Projection en fondu enchaîné de 33 photographies couleurs. (sous-titres extraits du film d’Alain Resnais L’année dernière à Marienbad)
La nuit venue, les visages des mannequins prostrés dans les vitrines dégagent une inquiétante étrangeté. Ils apparaissent comme animés d’une vie secrète, tels des clones somnambuliques possédant leur propre langage.

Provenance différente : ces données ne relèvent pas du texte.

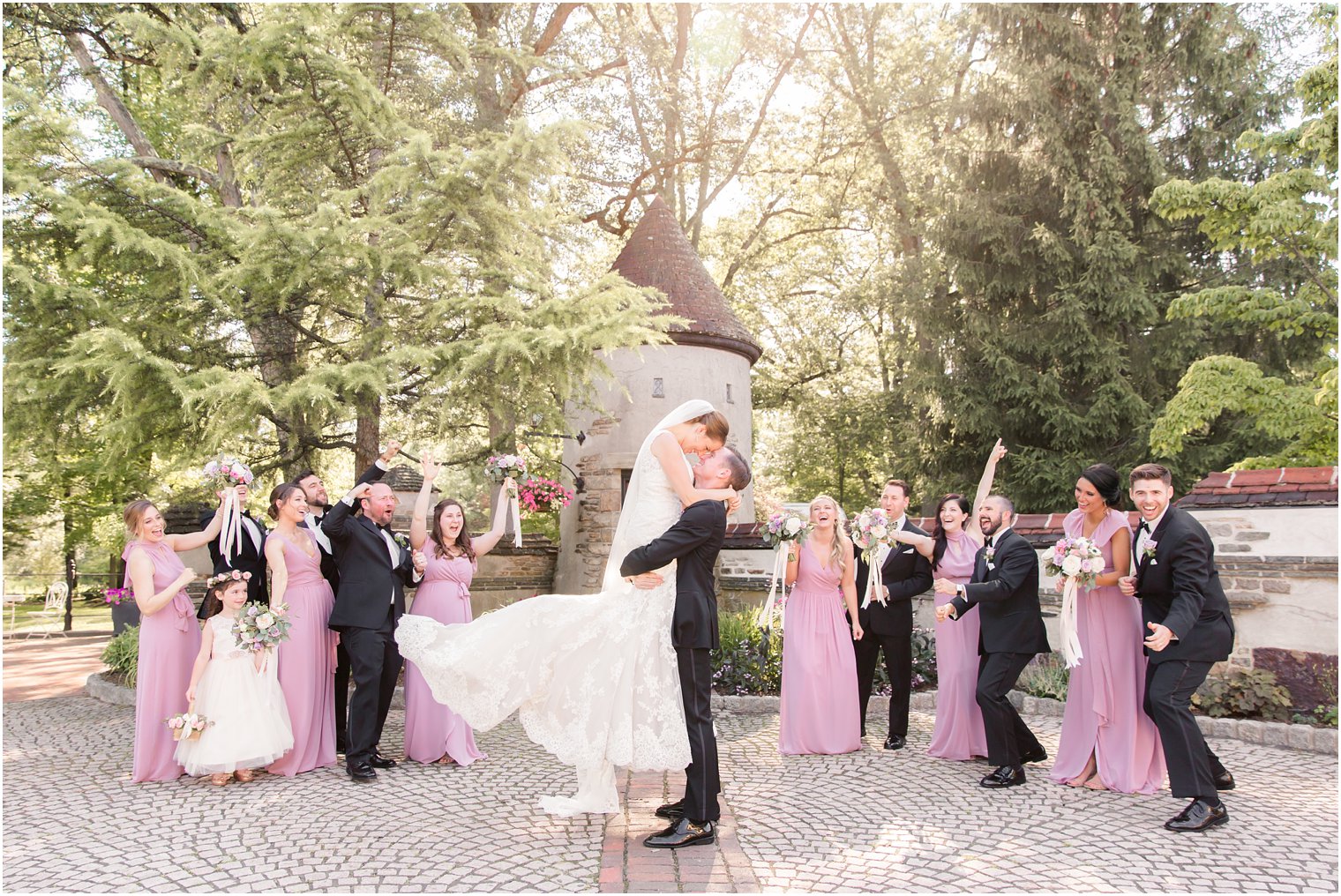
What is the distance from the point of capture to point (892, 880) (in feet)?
13.6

Dans La nuit de Michelangelo Antonioni, une jeune femme lit Les somnambules. Elle laissera écouter à son auteur un enregistrement sonore : « les dialogues d’un film ». La même année, en1961, sortait sur les écrans le film d’Alain Resnais L’année dernière à Marienbad. J’ai écouté les dialogues (écrits par Alain Robbe-Grillet) et j’ai retenu les paroles prononcées par Delphine Seyrig.
Dans ce film énigmatique et envoûtant, les personnages se comportent tels des automates, des fantômes, des somnambules mondains perdus dans un labyrinthe, comme prisonniers du temps et de leurs solitudes.
Derrière leurs parois de verre, les visages de ces statues contemporaines me sont apparus soudainement tels ces personnages de cinéma. J’ai imaginé ces images comme les photogrammes d’un film fantasmé, les sous-titrant par cette parole empruntée et détournée venue d’ailleurs, cette voix rêvée de Delphine Seyrig…
Il reste que face à ces images, à mi-chemin entre réel et fiction, le ressenti de ce monologue demeure incertain et équivoque. De quel côté de la vitre viennent ces mots…? A qui s’adressent-t-ils en réalité…?
Imaginons un instant une nuit, une femme arrêtée devant une vitrine. Par effet de miroir, elle s’identifie à ce qu’elle regarde (et à ces visages figés qui la regardent). Elle dit à l’homme qui l’accompagne ces mots… Déjà un film commence… Nous sommes dans le film… Les somnambules.